Watching the Model Improve, Round by Round
The whole point of running many rounds is that accuracy climbs and loss falls each cycle — steeply at first, then leveling off. We usually stop when the gains per round become negligible (a stopping criterion). The animated chart shows a typical curve.
Each dot is the accuracy of the global model measured after that round's aggregation. Most learning happens early; later rounds polish.

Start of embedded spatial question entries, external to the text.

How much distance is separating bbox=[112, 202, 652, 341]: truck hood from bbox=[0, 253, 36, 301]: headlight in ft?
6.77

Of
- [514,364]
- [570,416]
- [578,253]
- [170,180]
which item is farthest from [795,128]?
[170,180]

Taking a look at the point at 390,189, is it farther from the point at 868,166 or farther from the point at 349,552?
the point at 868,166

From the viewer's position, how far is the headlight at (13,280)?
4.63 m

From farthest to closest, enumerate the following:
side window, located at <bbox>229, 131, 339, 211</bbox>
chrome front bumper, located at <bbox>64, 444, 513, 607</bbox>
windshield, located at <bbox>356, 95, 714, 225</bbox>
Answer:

The Knobs That Control a Round
| Hyperparameter | Symbol | What it controls | Trade-off if too high |
|---|---|---|---|
| Number of rounds | T | How many full cycles run in total. | Wasted compute & communication after convergence. |
| Client fraction | C | What share of clients participate each round. | More communication & stragglers slow each round. |
| Local epochs | E | How long each client trains before reporting back. | Clients "drift" apart on non-IID data → unstable global model. |
| Local batch size | B | Mini-batch size during local training. | Coarser local updates; less stable gradients. |
| Learning rate | η | Local step size each gradient update. | Local models overshoot & diverge. |
The famous FedAvg paper showed that increasing local epochs E and client fraction C can dramatically cut the number of rounds needed — trading cheap local computation for expensive network communication. That trade-off is the central economic lever of federated learning.
Golden Rules for Training Rounds
In one line: Federated learning trains a shared model through repeated training rounds — broadcast, local-train, upload, aggregate — so that many parties learn together while their data stays private and never moves.